* SOURCE TEXT
⁂

4 thoughts on “Don’t “Slutwalk” this Saturday

  1. There is alot of debate about the SlutWalks, but it seems that most women are unified in that the victim should not be blamed for being raped. This is the central point of the Slutwalks. If we are unified on this we should all be marching! Some women however, don’t think the central point is so important. Or that unity is important.

    Instead, there is criticism about the method of bringing the central issue under the spotlight, overlooking the fact that many women have campaigned every day for years, and held anti-rape marches, (not that I’ve heard much about them), but nothing has brought so much movement and attention to the campaign in recent times as the Slutwalks.

    Overlooking the central issue is required in order to focus on the word Slut, and to talk about dress, in much the same way as the Toronto police officer did. (Watch your own response to that statement!)

    There is an assumption that everyone attending the Slutwalks dresses revealingly. This is blindness! I would urge the critics to watch the footage and NOT focus on the women who are dressed OTT carnival style (not that they’d be going out dressed like that day to day!). This is a protest march! People often dress up for protest marches! There are plenty of women dressed perfectly ordinarily, and from all walks of life.

    There is also the assumption that women on the Slutwalk do not understand the other influences of our society. What on earth do you think they/we are? (Watch your own response to that too!). They are certainly educated enough to be able to prioritise and grasp the importance of the central issue of the protest, … the influence that ‘victim blaming’ has on our society… better than the critics do!

⁂

* YOUR GOAL
Write out everything in the comment on the SlutWalks from "Overlooking the central" down to "to that statement!)", word for word.

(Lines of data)
⁂

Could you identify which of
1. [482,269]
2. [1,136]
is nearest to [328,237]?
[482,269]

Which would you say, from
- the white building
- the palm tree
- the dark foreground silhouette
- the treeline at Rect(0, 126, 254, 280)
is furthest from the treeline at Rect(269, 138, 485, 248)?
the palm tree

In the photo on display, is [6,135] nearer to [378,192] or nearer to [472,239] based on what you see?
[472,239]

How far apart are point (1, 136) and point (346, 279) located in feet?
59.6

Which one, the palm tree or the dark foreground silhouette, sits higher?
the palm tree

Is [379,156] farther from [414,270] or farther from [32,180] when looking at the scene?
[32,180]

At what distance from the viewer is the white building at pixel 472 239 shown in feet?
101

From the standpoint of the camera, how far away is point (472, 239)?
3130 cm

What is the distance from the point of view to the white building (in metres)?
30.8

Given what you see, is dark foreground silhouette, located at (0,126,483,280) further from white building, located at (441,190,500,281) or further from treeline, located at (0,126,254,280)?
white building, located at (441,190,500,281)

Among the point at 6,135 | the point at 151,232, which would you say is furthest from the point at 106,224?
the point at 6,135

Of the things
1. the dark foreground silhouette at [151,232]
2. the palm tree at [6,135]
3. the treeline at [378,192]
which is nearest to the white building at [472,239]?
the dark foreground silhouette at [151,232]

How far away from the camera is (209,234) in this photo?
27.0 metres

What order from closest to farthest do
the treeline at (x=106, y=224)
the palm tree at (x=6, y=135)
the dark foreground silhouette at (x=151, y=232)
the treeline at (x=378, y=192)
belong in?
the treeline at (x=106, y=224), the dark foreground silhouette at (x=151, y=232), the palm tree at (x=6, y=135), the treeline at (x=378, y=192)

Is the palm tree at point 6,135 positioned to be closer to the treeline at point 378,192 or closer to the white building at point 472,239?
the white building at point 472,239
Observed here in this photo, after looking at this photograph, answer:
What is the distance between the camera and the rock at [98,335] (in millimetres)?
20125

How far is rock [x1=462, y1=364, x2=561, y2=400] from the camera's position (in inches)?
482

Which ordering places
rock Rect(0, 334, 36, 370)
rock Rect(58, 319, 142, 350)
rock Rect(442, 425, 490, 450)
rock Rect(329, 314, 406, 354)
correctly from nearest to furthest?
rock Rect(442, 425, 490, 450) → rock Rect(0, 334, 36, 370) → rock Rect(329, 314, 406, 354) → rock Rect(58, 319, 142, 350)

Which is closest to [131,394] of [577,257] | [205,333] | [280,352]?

⁂

* SOLUTION TO THIS EXERCISE
Overlooking the central issue is required in order to focus on the word Slut, and to talk about dress, in much the same way as the Toronto police officer did. (Watch your own response to that statement!)